Cyclists to drop in for sprint at Laguna Seca

2016 Amgen Tour of California plans Stage 4 finish at famous racetrack

Published: April 3, 2016, 9:30 PM
Updated: April 8, 2016, 1:21 AM

Cyclists start 16-storey drop from Laguna Seca's Corkscrew

It may not be a Grand Tour, but the 2016 edition of the Amgen Tour of California is going to have a grand finish, thanks to Mazda Raceway Laguna Seca.

The longest stage of the 8-stage tour from San Diego to Sacramento (from May 15 to 22), wraps up on the grounds of the famed racetrack, with a 3.7-km ride to the finish line, which fittingly also happens to be racetrack’s start/finish line.

Stage 4 of the tour is a 215-km ride from Morro Bay (near San Luis Obispo), north along various primary and secondary roads, though the Carmel Valley, and on to Monterey.

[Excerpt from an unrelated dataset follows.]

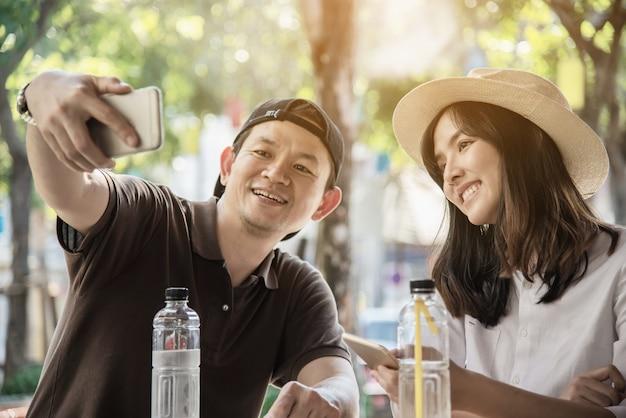 Het aziatische paar geniet van reizende zitting bij koffiewinkel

The riders will enter the Laguna Seca Recreation Area and then join the race track at turn 5, proceed about 0.85 km up the hill (with an elevation change of about 50 metres, or 160 feet) to the famed Corkscrew and then follow down the hill (about 170 metres with the equivalent of a 16-storey drop) at high speeds toward the tight left-hander that takes them onto the start/finish straight and the finish line.

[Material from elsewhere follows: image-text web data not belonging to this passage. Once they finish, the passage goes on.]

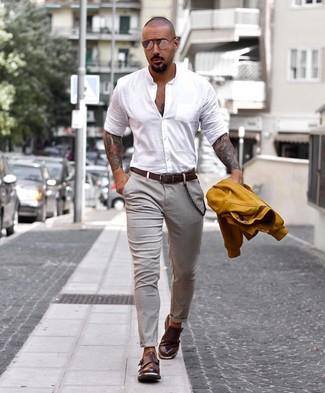 Wie kombinieren: senf Collegejacke, weißes Langarmhemd, graue Chinohose, dunkelbraune Doppelmonks aus Leder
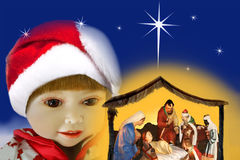 Admiring girl & miracle christmas, nativity scene. Royalty Free Stock Photography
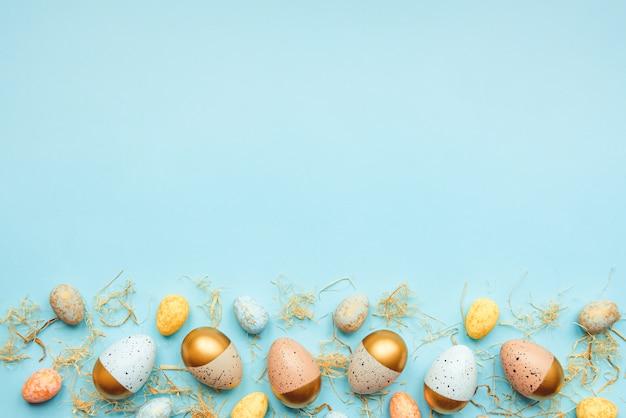 Вид сверху пасхальных яиц, окрашенных золотой краской и разными цветами. синий фон. скопируйте пространство.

Spectators are expected to line the race track from turn 5 all the way to the finish, with the highest concentrations expected along the Corkscrew (where they can get good sightlines through several corners) and on the finish straight for the 260-metre finish sprint.

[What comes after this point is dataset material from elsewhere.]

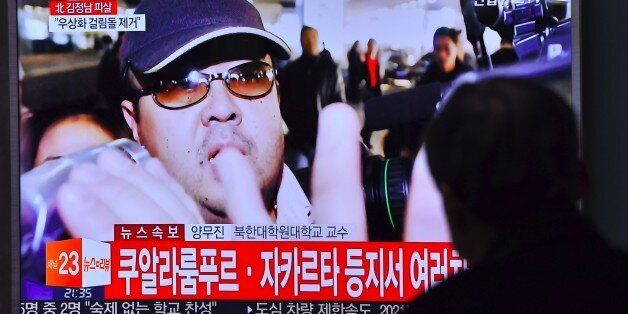 A man watches a television showing news reports of Kim Jong-Nam, the half-brother of North Korean leader...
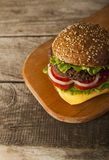 Tasty burger with cheese on wooden table.  stock photo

The 2016 Amgen Tour of California, May 15-22, is a Tour de France-style road race that challenges the world’s top cyclists along a demanding 8-day course through nearly 1,300 km along south and central California, passing through 12 host cities: San Diego, South Pasadena, Santa Clarita, Thousand Oaks, Santa Barbara, Morro Bay, Monterey, Lodi, South Lake Tahoe, Folsom, Santa Rosa and Sacramento.

And, when the professionals have finished and the jerseys have presented, spectators are invited to cycle the world renowned 3.6-km, 11-turn paved track themselves for a sunset ride.